→ TO DO:
Leaving all pictures aside, write out the records below precisely as given.

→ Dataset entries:
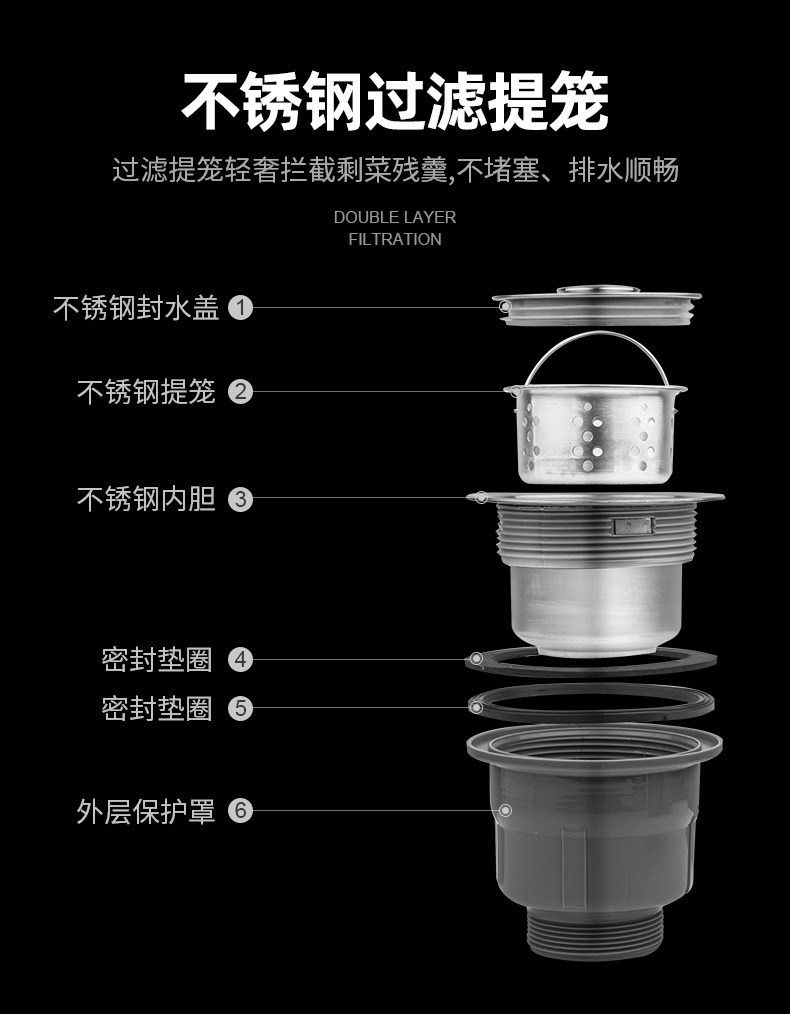 不锈钢过滤提笼

过滤提笼轻奢拦截剩菜残羹,不堵塞、排水顺畅

DOUBLE LAYER FILTRATION

不锈钢封水盖 1

不锈钢提笼 2

不锈钢内胆 3

密封垫圈 4

密封垫圈 5

外层保护罩 6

→ WRITTEN SOLUTION:
 不锈钢过滤提笼

过滤提笼轻奢拦截剩菜残羹,不堵塞、排水顺畅

DOUBLE LAYER FILTRATION

不锈钢封水盖 1

不锈钢提笼 2

不锈钢内胆 3

密封垫圈 4

密封垫圈 5

外层保护罩 6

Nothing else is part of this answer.